- GIVEN ENTRIES:
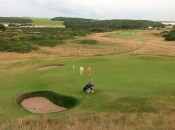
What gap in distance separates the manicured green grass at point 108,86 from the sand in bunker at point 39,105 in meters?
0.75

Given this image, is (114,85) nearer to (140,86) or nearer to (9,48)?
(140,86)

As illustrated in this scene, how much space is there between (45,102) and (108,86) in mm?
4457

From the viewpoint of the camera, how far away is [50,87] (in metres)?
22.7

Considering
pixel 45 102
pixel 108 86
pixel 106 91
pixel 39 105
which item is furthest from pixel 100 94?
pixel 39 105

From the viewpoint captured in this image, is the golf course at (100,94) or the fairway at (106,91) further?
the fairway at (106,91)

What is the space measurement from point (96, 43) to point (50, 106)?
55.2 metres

--

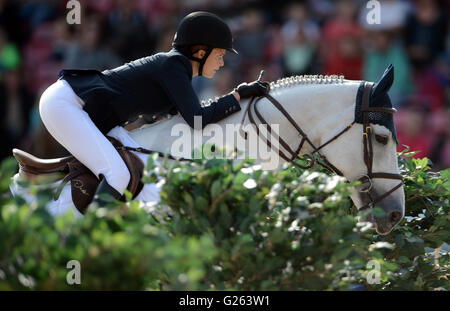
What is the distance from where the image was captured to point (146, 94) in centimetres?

---

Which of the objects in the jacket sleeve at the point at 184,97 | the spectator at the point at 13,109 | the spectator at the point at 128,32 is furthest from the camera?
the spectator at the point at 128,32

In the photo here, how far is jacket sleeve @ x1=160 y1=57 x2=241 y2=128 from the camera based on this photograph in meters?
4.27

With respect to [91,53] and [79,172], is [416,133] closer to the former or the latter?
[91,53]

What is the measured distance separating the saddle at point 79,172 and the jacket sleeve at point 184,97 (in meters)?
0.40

- JOB: Update the data starting at the line that contains "What is the space" and ending after the line that contains "55.2 metres" by replacing "space measurement" with "distance". Reproduce only those lines, with everything else unchanged.

- RESULT:
What is the distance from point (96, 43) to point (50, 106)?
55.2 metres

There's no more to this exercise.